Text:

□ □ □ □ □ □ □

Merkel Cell Polyomavirus
Merkel cell polyomavirus (MCV or MCPyV), first discovered in January 2008, is one of seven human tumor viruses. It is suspected to cause most of Merkel cell carcinoma which is a rare, aggressive form of skin cancer. Around 80% of Merkel cell carcinoma tumors are found to be infected with MCV. It is found in respiratory secretions suggesting that it may be transmitted by a respiratory route. Usually the tumors with MCV viruses go through at least two mutations that render the virus non-transmissible.
Polyomaviruses are small, non-enveloped, double-stranded DNA viruses. MCV was the fifth polyomavirus that infects humans to be discovered. It is most closely related to African green monkey lymphotropic polyomavirus which is similar to MCV co-evolving with human primates.
Merkel Cell carcinoma is a highly aggressive skin cancer first described by Cyril Toker in 1972. The cancer cell type is a neuroectodermal tumor. It is rare compared to other skin cancers; however, incidences have tripled in the USA between 1986 and 2001. Generally, it is seen in older individuals. People who have Merkel cell carcinoma with this virus are not infectious to others because the virus in the tumor has mutated already and most people are naturally exposed to this virus as children. Prevention is similar to skin cancers such as avoiding sun burns and excess exposure to the sun. People with immunosuppression are at higher risk for this cancer.
Detection is still in the research phase and is not available as a clinical test. PCR is used to detect viral DNA. It is easy to get a false-positive through this process.

□ □ □ □ □ □ □

Problems to work on:
- A) Translate this sentence from the text on Merkel cell polyomavirus into Spanish: "Polyomaviruses are small, non-enveloped, double-stranded DNA viruses."
- B) List every year mentioned in the Merkel cell polyomavirus text, in the order they appear.
- C) Answer these questions from the Merkel cell polyomavirus text:
(i) Around what percentage of Merkel cell carcinoma tumors are found to be infected with MCV?
(ii) Who first described Merkel cell carcinoma, and in what year?
(iii) What method is used to detect viral DNA?

The data:
□ □ □ □ □ □ □

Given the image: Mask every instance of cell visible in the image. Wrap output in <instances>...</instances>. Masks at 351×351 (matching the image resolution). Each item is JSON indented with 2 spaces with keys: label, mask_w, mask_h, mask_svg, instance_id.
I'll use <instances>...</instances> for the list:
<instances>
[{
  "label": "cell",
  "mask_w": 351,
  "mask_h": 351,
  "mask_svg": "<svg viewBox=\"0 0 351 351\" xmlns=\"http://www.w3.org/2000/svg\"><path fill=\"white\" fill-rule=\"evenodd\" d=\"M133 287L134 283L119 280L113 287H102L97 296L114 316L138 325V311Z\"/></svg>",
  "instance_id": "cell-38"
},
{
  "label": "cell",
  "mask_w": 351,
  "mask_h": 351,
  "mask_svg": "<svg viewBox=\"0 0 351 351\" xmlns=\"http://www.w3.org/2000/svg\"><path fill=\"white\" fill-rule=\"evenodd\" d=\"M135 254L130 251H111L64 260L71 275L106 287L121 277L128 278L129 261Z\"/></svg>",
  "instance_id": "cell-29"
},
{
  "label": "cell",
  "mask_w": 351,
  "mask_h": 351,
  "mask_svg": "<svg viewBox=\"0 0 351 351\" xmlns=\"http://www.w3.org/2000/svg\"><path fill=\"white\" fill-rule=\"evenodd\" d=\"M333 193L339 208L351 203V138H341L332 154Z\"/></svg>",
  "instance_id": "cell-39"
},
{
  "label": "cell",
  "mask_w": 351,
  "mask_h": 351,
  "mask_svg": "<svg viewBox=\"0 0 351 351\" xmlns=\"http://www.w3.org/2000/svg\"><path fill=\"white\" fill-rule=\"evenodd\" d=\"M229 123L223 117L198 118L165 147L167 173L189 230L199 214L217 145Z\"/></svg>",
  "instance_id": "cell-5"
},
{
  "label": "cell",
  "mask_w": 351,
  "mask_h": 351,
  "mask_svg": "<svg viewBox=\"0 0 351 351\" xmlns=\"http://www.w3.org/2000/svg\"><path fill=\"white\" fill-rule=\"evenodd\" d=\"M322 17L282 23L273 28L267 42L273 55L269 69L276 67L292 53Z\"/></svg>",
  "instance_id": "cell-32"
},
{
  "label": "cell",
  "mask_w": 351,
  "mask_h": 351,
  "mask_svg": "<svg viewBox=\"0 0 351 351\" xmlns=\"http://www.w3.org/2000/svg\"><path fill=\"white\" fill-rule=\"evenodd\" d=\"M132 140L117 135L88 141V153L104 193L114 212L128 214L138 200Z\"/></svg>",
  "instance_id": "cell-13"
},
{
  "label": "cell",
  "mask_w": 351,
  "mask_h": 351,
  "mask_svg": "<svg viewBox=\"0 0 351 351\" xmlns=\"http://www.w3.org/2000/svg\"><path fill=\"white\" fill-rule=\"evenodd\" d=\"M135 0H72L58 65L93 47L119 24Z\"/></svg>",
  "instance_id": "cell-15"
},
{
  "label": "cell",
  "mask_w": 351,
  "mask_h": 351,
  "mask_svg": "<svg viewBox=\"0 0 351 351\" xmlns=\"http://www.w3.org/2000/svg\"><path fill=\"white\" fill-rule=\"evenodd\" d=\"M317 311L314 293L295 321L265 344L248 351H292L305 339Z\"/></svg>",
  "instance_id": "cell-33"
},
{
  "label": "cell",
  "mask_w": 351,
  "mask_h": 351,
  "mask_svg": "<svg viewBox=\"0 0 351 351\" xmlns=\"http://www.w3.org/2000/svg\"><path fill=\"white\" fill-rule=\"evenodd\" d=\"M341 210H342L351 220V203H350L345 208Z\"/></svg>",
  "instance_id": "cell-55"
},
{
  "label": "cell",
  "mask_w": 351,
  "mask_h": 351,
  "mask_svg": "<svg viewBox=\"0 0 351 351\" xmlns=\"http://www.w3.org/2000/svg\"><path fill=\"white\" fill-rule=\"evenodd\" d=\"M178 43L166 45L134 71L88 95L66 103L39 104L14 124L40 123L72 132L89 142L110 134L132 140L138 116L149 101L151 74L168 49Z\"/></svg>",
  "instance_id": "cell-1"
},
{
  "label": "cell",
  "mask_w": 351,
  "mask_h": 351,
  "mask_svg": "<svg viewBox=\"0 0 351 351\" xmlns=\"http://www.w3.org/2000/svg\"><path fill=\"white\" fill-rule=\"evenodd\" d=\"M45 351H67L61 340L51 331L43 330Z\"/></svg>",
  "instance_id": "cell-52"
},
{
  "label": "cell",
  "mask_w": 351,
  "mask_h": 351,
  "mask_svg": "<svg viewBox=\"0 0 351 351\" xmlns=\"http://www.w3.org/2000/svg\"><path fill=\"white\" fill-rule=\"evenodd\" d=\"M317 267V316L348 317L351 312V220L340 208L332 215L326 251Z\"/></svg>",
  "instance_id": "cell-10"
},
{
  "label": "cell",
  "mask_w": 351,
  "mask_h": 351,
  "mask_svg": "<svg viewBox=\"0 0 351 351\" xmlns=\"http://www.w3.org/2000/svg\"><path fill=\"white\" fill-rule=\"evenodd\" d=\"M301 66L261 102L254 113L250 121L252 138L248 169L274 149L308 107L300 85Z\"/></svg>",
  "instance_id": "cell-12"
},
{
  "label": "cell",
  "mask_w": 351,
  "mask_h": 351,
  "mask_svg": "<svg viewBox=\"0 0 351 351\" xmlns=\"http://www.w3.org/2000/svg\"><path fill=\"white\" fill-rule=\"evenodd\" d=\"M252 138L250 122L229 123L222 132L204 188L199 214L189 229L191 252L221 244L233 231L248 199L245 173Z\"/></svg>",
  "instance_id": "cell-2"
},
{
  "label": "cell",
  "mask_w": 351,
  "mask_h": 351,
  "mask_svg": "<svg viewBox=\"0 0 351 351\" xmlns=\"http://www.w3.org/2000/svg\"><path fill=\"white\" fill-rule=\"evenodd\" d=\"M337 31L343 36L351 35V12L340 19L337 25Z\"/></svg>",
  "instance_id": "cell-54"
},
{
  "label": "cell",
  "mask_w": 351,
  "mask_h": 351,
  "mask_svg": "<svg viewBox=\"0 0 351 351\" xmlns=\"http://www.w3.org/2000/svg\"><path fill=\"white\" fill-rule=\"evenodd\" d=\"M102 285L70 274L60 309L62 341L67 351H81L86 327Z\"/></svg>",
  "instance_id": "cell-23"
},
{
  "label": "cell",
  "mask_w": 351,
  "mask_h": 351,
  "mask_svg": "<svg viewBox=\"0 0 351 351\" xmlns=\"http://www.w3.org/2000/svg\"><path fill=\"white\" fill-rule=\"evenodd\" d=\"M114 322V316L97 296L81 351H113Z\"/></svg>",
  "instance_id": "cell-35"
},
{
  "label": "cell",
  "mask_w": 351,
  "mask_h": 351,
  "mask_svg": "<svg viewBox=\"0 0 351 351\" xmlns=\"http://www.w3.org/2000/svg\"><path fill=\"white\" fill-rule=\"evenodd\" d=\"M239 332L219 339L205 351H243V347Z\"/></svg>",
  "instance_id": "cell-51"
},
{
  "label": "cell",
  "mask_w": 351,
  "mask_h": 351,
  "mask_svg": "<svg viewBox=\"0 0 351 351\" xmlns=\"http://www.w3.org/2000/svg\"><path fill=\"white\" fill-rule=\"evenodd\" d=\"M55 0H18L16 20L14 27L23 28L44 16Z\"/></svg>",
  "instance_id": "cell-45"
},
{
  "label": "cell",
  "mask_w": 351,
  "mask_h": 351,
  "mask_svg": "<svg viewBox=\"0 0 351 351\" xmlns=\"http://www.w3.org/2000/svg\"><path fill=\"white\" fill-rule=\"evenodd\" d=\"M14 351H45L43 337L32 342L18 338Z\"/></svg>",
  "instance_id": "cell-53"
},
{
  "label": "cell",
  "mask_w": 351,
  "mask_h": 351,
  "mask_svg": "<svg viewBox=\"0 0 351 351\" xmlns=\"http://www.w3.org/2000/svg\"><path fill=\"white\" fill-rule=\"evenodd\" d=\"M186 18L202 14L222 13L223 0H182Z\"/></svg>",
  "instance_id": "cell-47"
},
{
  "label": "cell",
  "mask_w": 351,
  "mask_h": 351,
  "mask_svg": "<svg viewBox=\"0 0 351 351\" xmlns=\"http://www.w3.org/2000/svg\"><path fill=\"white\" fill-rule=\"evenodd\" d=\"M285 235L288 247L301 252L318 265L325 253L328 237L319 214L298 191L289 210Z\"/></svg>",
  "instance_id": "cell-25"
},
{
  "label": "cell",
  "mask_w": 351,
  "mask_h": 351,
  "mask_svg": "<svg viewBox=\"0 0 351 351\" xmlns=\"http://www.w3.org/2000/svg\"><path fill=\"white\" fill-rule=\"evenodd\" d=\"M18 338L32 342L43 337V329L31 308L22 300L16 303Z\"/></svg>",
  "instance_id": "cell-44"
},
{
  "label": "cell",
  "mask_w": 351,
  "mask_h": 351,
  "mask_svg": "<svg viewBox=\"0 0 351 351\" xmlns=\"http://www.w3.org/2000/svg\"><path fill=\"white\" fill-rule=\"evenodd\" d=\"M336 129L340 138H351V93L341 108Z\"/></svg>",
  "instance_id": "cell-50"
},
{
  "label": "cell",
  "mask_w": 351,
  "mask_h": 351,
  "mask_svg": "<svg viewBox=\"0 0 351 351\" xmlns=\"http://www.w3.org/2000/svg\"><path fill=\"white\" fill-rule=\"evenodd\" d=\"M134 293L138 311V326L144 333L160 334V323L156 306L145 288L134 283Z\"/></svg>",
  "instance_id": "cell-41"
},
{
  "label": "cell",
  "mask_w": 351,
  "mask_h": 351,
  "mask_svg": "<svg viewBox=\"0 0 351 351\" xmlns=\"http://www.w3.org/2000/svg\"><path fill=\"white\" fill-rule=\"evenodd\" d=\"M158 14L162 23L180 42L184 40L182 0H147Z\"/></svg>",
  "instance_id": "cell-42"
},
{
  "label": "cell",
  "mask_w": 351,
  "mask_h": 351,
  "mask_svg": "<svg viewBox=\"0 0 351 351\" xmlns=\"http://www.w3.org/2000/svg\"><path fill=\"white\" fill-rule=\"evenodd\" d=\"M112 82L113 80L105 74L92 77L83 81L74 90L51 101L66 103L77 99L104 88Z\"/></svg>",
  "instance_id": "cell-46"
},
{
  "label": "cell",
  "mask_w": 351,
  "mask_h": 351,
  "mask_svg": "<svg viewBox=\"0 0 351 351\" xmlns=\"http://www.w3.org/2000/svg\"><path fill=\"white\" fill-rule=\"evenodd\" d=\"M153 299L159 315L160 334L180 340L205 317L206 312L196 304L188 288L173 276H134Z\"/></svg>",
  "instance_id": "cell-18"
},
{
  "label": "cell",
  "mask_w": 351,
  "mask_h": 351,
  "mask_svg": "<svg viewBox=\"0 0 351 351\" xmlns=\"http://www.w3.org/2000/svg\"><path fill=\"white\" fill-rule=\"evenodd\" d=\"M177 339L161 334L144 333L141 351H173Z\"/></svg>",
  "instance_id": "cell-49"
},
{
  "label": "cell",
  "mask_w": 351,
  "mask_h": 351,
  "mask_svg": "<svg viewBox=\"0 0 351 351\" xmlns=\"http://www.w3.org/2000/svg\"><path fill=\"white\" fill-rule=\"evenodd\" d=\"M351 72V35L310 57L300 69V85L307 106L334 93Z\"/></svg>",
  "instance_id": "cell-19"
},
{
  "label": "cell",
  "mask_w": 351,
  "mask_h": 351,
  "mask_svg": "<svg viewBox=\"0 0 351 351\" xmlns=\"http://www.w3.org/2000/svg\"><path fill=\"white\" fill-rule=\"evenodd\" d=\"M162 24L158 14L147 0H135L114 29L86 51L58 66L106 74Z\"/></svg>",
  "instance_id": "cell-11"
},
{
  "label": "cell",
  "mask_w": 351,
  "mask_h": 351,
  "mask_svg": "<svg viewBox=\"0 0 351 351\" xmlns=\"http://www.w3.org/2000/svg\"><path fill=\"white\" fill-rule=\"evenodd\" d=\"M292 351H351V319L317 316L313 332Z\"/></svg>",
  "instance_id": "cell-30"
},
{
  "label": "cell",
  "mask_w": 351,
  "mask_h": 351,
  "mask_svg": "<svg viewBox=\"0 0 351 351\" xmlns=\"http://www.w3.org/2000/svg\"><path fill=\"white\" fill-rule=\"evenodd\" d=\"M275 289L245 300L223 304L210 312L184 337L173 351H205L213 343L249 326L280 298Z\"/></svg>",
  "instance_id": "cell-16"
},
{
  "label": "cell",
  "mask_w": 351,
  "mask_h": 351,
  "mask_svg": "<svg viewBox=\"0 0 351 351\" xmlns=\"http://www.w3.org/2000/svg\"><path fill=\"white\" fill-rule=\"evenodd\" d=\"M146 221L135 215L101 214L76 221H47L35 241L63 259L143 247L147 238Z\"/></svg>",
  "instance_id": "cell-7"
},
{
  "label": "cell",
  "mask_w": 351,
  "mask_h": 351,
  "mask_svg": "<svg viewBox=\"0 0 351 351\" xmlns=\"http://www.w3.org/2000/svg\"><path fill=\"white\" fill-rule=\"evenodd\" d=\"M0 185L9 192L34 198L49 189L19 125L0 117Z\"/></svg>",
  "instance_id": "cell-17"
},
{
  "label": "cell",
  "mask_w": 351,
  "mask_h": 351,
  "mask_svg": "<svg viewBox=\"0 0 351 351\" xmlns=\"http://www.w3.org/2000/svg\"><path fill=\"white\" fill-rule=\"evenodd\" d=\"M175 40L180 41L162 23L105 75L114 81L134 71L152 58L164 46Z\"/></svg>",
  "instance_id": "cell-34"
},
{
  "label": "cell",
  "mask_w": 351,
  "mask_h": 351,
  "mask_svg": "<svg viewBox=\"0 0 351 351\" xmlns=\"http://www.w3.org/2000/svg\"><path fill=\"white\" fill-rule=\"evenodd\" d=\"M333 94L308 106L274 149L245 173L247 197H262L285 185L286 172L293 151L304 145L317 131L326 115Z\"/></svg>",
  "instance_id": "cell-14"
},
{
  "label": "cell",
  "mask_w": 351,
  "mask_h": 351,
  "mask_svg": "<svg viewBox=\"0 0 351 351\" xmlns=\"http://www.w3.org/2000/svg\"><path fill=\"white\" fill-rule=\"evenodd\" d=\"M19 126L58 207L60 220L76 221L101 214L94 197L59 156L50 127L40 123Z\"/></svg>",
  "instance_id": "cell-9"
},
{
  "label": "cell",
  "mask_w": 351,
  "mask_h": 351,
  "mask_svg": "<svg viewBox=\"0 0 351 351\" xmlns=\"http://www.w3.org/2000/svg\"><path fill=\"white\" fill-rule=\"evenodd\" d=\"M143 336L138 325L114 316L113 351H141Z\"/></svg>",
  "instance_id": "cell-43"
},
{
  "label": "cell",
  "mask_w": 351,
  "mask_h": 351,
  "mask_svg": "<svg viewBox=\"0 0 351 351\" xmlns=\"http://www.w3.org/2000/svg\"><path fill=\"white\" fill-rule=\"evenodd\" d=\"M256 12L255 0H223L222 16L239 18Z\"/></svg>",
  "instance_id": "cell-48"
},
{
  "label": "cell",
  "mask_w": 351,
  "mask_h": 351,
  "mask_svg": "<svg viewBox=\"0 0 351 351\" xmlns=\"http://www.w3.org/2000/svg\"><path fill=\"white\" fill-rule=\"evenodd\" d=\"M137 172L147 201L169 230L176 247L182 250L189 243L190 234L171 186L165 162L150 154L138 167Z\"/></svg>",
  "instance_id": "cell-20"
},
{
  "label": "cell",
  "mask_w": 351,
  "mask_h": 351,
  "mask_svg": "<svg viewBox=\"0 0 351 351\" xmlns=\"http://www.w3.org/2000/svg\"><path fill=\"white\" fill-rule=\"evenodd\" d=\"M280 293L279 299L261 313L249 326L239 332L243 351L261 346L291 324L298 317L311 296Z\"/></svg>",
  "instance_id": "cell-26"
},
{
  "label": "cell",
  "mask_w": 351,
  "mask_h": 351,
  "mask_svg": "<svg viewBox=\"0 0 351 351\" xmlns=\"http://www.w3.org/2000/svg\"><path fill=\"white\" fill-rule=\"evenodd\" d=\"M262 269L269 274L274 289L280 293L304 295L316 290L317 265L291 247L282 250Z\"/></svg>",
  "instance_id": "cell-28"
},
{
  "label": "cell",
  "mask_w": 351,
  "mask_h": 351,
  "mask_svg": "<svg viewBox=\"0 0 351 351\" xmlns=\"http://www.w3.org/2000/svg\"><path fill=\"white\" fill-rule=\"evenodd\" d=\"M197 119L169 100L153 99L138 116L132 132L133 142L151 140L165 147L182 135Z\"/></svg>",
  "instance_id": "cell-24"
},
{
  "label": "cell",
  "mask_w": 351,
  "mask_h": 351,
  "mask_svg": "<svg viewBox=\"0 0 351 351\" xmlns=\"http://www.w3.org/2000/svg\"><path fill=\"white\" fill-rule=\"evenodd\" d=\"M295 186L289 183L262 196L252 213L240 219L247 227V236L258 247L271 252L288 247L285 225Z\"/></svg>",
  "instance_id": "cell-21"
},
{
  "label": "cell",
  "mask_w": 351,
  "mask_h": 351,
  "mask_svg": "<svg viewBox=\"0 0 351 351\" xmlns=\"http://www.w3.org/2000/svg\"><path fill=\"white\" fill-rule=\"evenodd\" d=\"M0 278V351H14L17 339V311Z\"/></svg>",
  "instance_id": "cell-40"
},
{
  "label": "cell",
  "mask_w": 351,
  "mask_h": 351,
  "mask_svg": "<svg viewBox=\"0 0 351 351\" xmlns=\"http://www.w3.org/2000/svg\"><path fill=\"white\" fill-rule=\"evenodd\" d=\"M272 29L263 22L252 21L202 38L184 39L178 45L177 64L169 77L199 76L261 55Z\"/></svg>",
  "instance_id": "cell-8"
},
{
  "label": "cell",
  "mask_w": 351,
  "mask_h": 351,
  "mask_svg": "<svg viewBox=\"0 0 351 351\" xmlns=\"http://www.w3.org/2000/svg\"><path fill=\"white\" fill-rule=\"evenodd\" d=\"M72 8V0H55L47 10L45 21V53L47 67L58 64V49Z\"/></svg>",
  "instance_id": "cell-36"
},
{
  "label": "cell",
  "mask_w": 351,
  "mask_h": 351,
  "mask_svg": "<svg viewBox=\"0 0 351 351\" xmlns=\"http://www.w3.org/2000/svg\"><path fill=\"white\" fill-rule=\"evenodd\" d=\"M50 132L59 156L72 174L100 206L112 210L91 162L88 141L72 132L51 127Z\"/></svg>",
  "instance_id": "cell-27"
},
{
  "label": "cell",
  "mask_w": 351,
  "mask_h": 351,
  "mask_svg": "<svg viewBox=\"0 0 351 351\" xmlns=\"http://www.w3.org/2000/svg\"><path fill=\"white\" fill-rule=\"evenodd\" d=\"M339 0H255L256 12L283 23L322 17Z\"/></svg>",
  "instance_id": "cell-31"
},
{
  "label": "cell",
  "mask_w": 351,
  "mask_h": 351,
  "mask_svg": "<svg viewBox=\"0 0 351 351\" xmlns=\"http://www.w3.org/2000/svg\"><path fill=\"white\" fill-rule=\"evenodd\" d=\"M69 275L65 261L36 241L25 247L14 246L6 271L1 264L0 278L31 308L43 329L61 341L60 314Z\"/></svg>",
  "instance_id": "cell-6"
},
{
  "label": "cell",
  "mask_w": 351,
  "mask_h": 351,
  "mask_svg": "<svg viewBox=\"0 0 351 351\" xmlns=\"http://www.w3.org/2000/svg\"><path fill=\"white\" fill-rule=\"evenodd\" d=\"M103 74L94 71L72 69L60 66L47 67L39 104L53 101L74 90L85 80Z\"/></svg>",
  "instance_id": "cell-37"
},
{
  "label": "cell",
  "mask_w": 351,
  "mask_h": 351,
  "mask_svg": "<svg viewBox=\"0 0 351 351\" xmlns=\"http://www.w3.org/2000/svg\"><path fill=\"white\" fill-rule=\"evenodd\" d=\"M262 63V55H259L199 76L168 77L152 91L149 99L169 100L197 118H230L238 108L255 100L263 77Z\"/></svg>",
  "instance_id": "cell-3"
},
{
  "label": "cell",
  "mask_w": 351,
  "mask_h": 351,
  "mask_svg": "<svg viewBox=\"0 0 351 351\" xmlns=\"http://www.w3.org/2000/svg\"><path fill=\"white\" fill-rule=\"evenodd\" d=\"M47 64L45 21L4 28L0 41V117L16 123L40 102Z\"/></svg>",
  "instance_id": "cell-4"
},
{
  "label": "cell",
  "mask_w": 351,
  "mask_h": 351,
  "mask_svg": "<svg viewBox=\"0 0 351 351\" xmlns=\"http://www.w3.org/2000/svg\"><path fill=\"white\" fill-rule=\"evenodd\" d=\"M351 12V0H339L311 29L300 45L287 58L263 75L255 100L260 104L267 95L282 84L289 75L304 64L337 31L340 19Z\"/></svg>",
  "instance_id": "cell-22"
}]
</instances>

□ □ □ □ □ □ □

Responses to the exercise:
- A) Los poliomavirus son virus de ADN de doble cadena, pequeños y sin envoltura.

- B) 2008, 1972, 1986, 2001

- C)
(i) Around 80%
(ii) Cyril Toker, in 1972
(iii) PCR